Drones and democracy
The Bureau of Investigative Journalism reports that a top Pakistani diplomat believes US drone strikes are doing serious harm to his country:

“[High Commissioner to London, Wajid Shamsul Hasan] also claims that some factions of the US government still prefer to work with ‘just one man’ rather than a democratically-elected government, and accuses the US of ‘talking in miles’ when it comes to democracy but of ‘moving in inches.’

‘What has been the whole outcome of these drone attacks is, that you have rather directly or indirectly contributed to destabilizing or undermining the democratic government. Because people really make fun of the democratic government – when you pass a resolution against drone attacks in the parliament, and nothing happens. The Americans don’t listen to you, and they continue to violate your territory.’
The army too risks being seen as impotent, he warns the United States.”

Strong words
The Citizen reports that former Tanzanian president Benjamin Mkapa has said EU Economic Partnership Agreements are “a poisoned chalice and must be rejected,” likening them to a second Scramble for Africa:

“He  said the country would lose more than $62.4 million a year from tariff elimination when the EPA is fully implemented. He said the zero rating of taxes on imports, as among the EPA conditions, would put the country’s future production at risk as it would allow more goods from the EU, thus killing local industries.

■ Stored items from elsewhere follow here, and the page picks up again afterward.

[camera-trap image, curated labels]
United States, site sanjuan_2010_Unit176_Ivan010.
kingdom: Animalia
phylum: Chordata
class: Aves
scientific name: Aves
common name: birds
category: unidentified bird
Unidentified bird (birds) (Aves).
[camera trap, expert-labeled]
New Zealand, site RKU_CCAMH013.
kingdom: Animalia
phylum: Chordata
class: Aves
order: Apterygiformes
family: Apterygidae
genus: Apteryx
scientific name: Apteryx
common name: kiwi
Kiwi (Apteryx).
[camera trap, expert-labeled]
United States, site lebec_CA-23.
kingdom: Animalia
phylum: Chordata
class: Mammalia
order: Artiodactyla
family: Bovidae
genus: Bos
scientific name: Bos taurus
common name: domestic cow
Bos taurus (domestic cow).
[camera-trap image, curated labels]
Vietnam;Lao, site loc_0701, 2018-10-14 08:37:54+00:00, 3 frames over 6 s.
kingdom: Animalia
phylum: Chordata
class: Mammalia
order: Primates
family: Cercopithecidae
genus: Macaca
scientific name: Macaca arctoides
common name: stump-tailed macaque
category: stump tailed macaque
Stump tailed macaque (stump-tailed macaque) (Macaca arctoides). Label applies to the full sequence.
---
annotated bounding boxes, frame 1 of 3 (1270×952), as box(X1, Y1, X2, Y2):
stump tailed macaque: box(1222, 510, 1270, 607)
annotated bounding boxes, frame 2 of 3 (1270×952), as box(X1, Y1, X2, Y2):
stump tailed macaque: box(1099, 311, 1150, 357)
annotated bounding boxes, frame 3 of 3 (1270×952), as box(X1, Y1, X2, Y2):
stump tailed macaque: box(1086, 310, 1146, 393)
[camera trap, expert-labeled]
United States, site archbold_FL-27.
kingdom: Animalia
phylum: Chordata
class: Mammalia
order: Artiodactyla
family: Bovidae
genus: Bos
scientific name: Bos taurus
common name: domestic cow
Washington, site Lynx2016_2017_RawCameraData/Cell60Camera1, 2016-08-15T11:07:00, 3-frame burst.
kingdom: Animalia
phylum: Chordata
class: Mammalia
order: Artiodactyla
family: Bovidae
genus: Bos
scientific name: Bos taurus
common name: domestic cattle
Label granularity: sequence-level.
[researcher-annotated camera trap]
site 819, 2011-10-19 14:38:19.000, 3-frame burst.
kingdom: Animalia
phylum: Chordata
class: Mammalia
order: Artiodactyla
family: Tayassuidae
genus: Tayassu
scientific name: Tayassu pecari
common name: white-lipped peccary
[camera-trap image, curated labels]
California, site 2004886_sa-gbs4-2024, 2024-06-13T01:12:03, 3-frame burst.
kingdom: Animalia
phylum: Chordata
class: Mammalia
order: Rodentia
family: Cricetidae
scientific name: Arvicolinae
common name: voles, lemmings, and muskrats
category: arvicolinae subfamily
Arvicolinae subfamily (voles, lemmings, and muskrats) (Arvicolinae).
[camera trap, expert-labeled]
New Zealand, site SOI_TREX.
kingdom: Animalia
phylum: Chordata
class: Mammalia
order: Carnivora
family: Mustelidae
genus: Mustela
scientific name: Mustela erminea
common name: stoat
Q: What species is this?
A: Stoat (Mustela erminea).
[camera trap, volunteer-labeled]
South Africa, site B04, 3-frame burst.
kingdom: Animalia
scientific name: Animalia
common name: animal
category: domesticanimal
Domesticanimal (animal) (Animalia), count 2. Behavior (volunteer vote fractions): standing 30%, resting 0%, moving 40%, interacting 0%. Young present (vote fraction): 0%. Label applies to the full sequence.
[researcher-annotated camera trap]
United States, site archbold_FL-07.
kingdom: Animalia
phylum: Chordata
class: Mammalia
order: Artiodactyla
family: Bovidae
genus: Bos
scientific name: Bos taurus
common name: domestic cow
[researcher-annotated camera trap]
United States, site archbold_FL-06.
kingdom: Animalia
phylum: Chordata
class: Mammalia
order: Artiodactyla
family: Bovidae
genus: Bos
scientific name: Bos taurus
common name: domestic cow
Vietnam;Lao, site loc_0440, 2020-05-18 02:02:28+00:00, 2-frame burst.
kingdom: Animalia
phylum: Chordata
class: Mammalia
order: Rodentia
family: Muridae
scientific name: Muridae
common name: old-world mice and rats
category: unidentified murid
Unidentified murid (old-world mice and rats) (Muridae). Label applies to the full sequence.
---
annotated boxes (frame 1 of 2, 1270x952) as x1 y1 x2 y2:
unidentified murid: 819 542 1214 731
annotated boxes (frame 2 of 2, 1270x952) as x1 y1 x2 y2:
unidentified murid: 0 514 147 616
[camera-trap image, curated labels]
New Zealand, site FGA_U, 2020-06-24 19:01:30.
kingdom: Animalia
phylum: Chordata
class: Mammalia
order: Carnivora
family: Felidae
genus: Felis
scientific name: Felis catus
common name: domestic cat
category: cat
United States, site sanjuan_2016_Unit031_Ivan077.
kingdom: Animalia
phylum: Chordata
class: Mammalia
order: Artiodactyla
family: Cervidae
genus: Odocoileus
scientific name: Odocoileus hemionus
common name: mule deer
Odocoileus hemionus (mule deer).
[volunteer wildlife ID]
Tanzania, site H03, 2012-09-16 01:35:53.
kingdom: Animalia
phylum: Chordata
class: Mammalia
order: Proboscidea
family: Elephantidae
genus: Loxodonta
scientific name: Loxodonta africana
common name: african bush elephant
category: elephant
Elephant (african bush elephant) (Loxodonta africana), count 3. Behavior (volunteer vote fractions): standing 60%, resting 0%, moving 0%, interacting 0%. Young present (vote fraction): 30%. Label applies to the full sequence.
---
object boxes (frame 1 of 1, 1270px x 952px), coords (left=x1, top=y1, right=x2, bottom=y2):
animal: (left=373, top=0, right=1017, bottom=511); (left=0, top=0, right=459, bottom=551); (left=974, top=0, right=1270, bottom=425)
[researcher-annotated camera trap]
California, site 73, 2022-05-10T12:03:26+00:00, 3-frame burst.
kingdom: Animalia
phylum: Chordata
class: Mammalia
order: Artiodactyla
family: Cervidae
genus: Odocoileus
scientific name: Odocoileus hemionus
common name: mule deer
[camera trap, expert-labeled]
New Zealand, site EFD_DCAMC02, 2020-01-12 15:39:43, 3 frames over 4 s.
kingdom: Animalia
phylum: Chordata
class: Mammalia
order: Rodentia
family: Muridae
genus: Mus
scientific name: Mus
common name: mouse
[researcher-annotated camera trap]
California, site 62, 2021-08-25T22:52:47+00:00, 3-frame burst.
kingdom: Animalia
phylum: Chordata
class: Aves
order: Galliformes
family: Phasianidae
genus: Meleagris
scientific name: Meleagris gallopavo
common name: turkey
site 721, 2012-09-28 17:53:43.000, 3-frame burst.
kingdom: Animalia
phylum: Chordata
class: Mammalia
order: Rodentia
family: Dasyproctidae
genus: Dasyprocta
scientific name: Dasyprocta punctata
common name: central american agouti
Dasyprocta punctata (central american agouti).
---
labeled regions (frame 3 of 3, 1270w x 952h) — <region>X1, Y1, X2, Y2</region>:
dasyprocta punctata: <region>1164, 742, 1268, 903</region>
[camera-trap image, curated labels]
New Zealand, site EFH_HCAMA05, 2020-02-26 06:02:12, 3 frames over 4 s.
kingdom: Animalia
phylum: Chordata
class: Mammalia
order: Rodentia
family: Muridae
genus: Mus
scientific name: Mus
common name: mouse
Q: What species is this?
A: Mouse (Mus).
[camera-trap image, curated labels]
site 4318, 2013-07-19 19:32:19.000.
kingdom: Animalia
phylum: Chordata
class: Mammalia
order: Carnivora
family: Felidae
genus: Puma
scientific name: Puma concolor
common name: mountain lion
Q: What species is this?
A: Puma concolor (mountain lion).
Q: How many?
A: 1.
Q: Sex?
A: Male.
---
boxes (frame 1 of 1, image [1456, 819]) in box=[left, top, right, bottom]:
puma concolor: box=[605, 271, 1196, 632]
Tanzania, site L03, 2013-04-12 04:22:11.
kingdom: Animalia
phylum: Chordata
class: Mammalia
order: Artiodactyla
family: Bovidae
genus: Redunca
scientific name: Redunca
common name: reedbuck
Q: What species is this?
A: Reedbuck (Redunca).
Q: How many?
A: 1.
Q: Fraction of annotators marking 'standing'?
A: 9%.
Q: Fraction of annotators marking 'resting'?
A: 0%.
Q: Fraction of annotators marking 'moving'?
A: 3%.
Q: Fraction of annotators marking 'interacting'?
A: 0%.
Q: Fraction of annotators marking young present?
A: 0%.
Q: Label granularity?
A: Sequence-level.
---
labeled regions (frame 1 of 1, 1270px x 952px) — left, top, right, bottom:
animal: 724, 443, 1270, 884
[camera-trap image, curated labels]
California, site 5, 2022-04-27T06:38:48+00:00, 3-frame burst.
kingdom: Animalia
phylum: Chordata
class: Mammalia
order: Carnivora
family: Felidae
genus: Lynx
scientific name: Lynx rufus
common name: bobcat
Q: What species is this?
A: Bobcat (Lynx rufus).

‘Unlike the Berlin Conference of 1884/85, which Balkanised Africa among 13 European powers as a guaranteed source of raw materials and market, the current contraption under EPA is the modern day equivalent of the Berlin Conference,’ said Mr Mkapa. ”

Saying no to REDD+
Inter Press Service reports that civil society groups in El Salvador are asking the World Bank to reject their government’s proposal to join an international anti-deforestation scheme they believe is bad for the environment:

“They argue that, beyond the praiseworthy aim of preserving forests in developing countries, the mechanism does nothing to enforce reduction of greenhouse gas emissions by the industrialised countries that are the prime causes of the pollution.
‘This is perverse logic on the part of sectors emitting the most greenhouse gases, like industry, energy generation and transport, which produce 60 percent of all emissions and are seeking to avoid responsibility,’ said Ivette Aguilar, an expert on climate change.
‘Rich countries do not want to change their consumption patterns,’ she told IPS.”

SEC scolded
US Senators Dick Lugar and Benjamin Cardin say there is “no excuse” for the Securities and Exchange Commission’s delays in implementing legislation that would require US-listed extractive companies to disclose all payments made to foreign governments:

“Our offices consulted with the SEC before we drafted the legislation and — at the agency’s urging — we gave it leeway to write the specific reporting rules within the confines of the law after consulting with industry, investor groups, the public, and other interested parties. The April 2011, deadline has passed. We have called for an investigation into the SEC’s failure to follow the clear letter of the law.

With a Commission vote not scheduled until late August, the lengthy delay has raised fears that the SEC may dilute the regulation, either by granting a broad exemption to countries that don’t want the public to know the sums they receive, or by limiting the specifics of the payments disclosed. The law is clear on both points: no exemptions, and project by project reporting. We urge the commission: follow the law and issue the rule.”

Fallujah fallout
Al Jazeera asks if the US is coming clean about its use of unconventional weapons in Fallujah in 2004 and the “possible link” with the Iraqi city’s high number of birth defects:

“ ‘Some kind of dust or material, whether it’s uranium, whether it’s some chemical we don’t know, must’ve got into the air, must’ve got into people’s bodies and into their food and their water … there are traces, most of the material are inside the individual parents,’ [according to weapons researcher Dai Williams].”